> [Aim] Reproduce the records below with every instance of "stone temple" changed to "stone shrine", leaving everything else unchanged.

> [Records for the task]
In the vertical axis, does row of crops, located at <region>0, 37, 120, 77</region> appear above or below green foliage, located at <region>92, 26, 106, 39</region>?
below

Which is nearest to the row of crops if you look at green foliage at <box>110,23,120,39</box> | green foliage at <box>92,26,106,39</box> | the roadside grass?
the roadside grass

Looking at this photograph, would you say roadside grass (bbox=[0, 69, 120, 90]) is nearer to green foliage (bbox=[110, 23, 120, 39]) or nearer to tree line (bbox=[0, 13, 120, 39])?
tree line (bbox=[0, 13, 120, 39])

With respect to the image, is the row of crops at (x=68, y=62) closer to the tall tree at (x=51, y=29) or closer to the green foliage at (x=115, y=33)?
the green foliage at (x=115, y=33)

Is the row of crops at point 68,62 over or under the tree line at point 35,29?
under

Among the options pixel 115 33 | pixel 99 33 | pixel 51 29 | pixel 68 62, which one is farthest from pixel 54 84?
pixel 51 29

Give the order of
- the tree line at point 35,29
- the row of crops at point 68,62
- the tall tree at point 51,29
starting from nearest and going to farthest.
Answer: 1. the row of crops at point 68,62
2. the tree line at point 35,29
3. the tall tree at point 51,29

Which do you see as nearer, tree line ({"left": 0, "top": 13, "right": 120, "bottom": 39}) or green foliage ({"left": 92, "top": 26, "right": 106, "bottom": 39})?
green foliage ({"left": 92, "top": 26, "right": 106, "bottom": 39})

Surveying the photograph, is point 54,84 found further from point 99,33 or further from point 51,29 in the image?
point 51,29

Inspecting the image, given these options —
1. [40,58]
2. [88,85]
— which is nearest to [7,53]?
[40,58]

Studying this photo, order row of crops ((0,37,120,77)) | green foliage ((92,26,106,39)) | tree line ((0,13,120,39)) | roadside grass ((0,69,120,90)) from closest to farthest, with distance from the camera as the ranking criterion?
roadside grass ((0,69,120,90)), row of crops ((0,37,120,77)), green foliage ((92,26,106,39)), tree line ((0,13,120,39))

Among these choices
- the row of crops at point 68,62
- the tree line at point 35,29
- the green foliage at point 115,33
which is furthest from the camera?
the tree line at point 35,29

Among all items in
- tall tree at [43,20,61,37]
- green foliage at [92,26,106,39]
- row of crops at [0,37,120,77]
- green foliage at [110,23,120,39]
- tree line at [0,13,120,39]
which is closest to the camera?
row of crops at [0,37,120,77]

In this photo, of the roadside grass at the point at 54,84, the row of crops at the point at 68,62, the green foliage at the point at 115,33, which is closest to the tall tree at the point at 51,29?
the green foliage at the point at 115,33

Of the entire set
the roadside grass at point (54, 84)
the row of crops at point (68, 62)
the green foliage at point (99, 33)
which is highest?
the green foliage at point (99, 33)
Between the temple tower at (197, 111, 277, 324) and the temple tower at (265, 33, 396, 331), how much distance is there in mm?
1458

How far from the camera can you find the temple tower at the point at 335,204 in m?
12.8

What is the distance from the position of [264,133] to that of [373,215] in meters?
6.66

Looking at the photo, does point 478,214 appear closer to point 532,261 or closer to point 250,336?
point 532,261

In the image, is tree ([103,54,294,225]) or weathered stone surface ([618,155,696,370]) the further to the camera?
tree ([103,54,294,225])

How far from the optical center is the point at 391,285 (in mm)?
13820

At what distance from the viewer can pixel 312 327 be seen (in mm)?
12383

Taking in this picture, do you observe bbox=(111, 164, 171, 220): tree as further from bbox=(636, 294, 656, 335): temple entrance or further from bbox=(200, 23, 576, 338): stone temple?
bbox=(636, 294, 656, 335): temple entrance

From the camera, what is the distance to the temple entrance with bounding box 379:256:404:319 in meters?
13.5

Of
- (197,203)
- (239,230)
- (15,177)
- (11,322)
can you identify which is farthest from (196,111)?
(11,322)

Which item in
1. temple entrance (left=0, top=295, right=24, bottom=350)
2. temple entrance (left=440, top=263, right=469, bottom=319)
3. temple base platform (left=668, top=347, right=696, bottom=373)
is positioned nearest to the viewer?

> [The completed task]
In the vertical axis, does row of crops, located at <region>0, 37, 120, 77</region> appear above or below green foliage, located at <region>92, 26, 106, 39</region>?
below

Which is nearest to the row of crops if you look at green foliage at <box>110,23,120,39</box> | green foliage at <box>92,26,106,39</box> | the roadside grass?
the roadside grass

Looking at this photograph, would you say roadside grass (bbox=[0, 69, 120, 90]) is nearer to green foliage (bbox=[110, 23, 120, 39]) or nearer to tree line (bbox=[0, 13, 120, 39])?
tree line (bbox=[0, 13, 120, 39])

With respect to the image, is the row of crops at (x=68, y=62) closer to the tall tree at (x=51, y=29) or closer to the green foliage at (x=115, y=33)?
the green foliage at (x=115, y=33)

Is the row of crops at point 68,62 over or under the tree line at point 35,29?
under

Among the options pixel 115 33 | pixel 99 33 | pixel 51 29 | pixel 68 62, which one is farthest from pixel 54 84?
pixel 51 29

Give the order of
- the tree line at point 35,29
- the row of crops at point 68,62
- the tall tree at point 51,29
starting from nearest and going to farthest.
Answer: 1. the row of crops at point 68,62
2. the tree line at point 35,29
3. the tall tree at point 51,29

Which do you see as nearer, tree line ({"left": 0, "top": 13, "right": 120, "bottom": 39}) or green foliage ({"left": 92, "top": 26, "right": 106, "bottom": 39})?
green foliage ({"left": 92, "top": 26, "right": 106, "bottom": 39})

Surveying the photograph, is point 54,84 found further from point 99,33 or further from point 51,29 in the image?
point 51,29

Inspecting the image, given these options —
1. [40,58]
2. [88,85]
— which is nearest to [7,53]?
[40,58]

Studying this photo, order row of crops ((0,37,120,77)) | green foliage ((92,26,106,39)) | tree line ((0,13,120,39)) | roadside grass ((0,69,120,90)) from closest to farthest, with distance from the camera as the ranking criterion?
roadside grass ((0,69,120,90)), row of crops ((0,37,120,77)), green foliage ((92,26,106,39)), tree line ((0,13,120,39))

Among these choices
- the row of crops at point 68,62
- the tree line at point 35,29
- the green foliage at point 115,33
which is furthest from the camera?
the tree line at point 35,29

Among all items in
- tall tree at [43,20,61,37]
- green foliage at [92,26,106,39]
- row of crops at [0,37,120,77]
- green foliage at [110,23,120,39]
- tree line at [0,13,120,39]
which is closest to the camera?
row of crops at [0,37,120,77]

In this photo, of the roadside grass at the point at 54,84, the row of crops at the point at 68,62, the green foliage at the point at 115,33, which is closest to the tall tree at the point at 51,29?
the green foliage at the point at 115,33

Of the entire set
the roadside grass at point (54, 84)
the row of crops at point (68, 62)
the green foliage at point (99, 33)
which is highest?
the green foliage at point (99, 33)
Between the temple tower at (197, 111, 277, 324) and the temple tower at (265, 33, 396, 331), how much distance is there in mm?
1458

How far from the camera can you find the temple tower at the point at 335,204 in m?
12.8

What is the distance from the position of [264,133] to that of [373,215] in meters?
6.66

Looking at the photo, does point 478,214 appear closer to point 532,261 or closer to point 250,336?
point 532,261

In the image, is tree ([103,54,294,225]) or weathered stone surface ([618,155,696,370]) the further to the camera?
tree ([103,54,294,225])

How far from the optical center is the point at 391,285 (in mm)?
13820

At what distance from the viewer can pixel 312 327 be seen (in mm)?
12383

Taking in this picture, do you observe bbox=(111, 164, 171, 220): tree as further from bbox=(636, 294, 656, 335): temple entrance or further from bbox=(200, 23, 576, 338): stone shrine?
bbox=(636, 294, 656, 335): temple entrance

From the camera, what is the distance to the temple entrance with bounding box 379:256:404:319 in meters?
13.5

Of
- (197,203)
- (239,230)
- (15,177)
- (11,322)
can you identify which is farthest from (196,111)?
(11,322)

Which item in
1. temple entrance (left=0, top=295, right=24, bottom=350)
2. temple entrance (left=440, top=263, right=469, bottom=319)
3. temple base platform (left=668, top=347, right=696, bottom=373)
is positioned nearest to the viewer?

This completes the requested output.